** WHAT THIS EXERCISE ASKS **
1. From the article on the NSF fellowships, reproduce the stretch from "Each year the" through "research and education." word for word.
2. According to the article on the NSF fellowships, how many fellowships were granted nationally to students in the field of economics?

NSF Graduate Research Fellowships awarded to three UGA economics students

No U.S. university produced more than three in the field this year
Recently named NSF Graduate Research Fellows

Each year the National Science Foundation supports the best and brightest of the nation’s young researchers with grants from the NSF Graduate Research Fellowship Program to help fund their research and education.

This spring, three students who received their undergraduate degrees in economics from the University of Georgia were awarded the prestigious fellowship. Bailey Palmer, originally from Atlanta, Jordan Peeples of Griffin, and Zach Weingarten of Acworth are among the 10 UGA undergraduates and alumni awarded graduate fellowships this year by the NSF.

The NSF fellowships, which recognize and support outstanding graduate students in science, technology, engineering and mathematics, are among the most competitive in the United States. The three fellowships awarded to students from UGA’s Department of Economics were among only 44 granted to students in the field of economics nationally. And no degree-granting institution produced more than three in the field.

“It has been a personal privilege of mine to teach each of these outstanding students, and I congratulate them on their selection as NSF Graduate Research Fellows. We are proud of their success and look forward to following their achievements in graduate school and beyond,” said Chris Cornwell, head of the Department of Economics and the Selig Chair for Economic Growth at the Terry College of Business.

** DATA EXTRACT **

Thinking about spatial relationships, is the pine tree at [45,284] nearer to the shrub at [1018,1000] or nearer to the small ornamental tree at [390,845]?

** RESPONSES PER TASK **
1.
Each year the National Science Foundation supports the best and brightest of the nation’s young researchers with grants from the NSF Graduate Research Fellowship Program to help fund their research and education.

2. 44